Kurelek was the son of Ukrainian immigrant farmers. He grew up during the Great Depression on a grain farm in Alberta and then a dairy farm in Manitoba. His hard-working father thought that his son was lazy and was not pleased when he decided to pursue his studies in art. His father's rejection was to haunt him all of his life. Kurelek studied art at the University of Manitoba where he graduated with his Bachelor of Arts in 1949. He worked in lumber camps to raise money for his art studies and did other odd jobs. He then studied six months at the Ontario College of Art but found he needed more freedom to develop at his own pace and interest, preferring to teach himself through books.

He sailed for England in 1952 where he found a happier environment, a more tolerant acceptance for what he wanted to paint. He also apprenticed himself to a picture framer, Frederick Pollock, from whom he learned this exacting craft. Stephen Franklin in ’Weekend Magazine’ described his years in England as follows, “In seven years Kurelek found both happiness and sadness in London. His painstaking fool-the-eye paintings of pound notes and other objects found their way into three Royal Academy summer shows, but he was increasingly bothered by eye trouble for which there was no physical cause. He plumbed the depth of emotional despair, contemplated suicide, and wound up in hospital for more than a year. It was here that he began his conversion – from boyhood membership in the Orthodox Church and subsequent atheism – to Catholicism which has deeply affected his life since.”

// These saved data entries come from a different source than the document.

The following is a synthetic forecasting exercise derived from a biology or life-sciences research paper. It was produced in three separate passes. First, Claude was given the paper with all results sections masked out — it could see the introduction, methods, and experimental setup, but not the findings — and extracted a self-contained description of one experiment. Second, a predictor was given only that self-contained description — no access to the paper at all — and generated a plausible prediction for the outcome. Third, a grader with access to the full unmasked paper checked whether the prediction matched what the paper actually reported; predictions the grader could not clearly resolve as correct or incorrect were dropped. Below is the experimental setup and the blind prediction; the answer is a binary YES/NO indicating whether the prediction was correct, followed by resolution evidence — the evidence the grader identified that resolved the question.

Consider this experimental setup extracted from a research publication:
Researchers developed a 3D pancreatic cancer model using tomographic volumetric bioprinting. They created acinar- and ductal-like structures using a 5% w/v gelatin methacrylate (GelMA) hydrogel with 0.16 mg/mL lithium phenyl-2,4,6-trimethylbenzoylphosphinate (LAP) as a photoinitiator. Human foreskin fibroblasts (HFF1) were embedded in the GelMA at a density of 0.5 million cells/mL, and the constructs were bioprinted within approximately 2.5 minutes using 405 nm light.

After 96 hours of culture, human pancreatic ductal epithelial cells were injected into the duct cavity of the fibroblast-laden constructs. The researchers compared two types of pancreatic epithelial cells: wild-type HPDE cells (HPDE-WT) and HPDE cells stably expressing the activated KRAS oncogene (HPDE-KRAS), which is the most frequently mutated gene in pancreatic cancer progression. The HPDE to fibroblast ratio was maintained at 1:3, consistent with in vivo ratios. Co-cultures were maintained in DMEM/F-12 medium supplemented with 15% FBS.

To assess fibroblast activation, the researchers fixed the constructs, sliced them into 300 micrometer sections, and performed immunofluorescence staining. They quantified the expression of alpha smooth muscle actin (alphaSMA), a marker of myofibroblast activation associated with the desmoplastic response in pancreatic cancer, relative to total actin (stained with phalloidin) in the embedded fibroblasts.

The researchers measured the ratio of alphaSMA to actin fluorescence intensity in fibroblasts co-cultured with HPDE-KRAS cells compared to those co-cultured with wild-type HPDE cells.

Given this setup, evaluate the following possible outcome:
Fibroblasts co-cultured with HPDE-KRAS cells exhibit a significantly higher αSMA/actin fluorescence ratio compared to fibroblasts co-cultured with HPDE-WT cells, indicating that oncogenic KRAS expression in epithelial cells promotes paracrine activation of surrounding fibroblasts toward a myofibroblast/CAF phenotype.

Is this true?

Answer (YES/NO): YES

It was there that he drew many self-portraits and scenes of farm life from his youth. He also developed his unique style of outlining the drawing with a ballpoint pen, using coloured pencils for texture and adding details in pen. Careful examination of his drawings reveals images full of realism with minute details of things like cots, clothes and even insects. Under the pen of William Kurelek, prairie farm scenes and landscapes came to life.

He returned to Toronto in 1959, and visited Avrom Isaacs, looking for a job as picture framer. It was his paintings which caught the eye if Isaacs, who became his art dealer. In 1960, Kurelek held his first one man show at the Isaacs Gallery. By the time of his death in 1977, Kurelek had produced over 2000 paintings. Many of Kurelek's painting were produced to accompany books for children. For these he won several awards including the New York Times' Best Illustrated Children's Book Award for A Prairie Boy's Winter and Lumberjack, and the Canadian Association of Children's Librarians Illustrators Award for A Prairie Boy's Summer.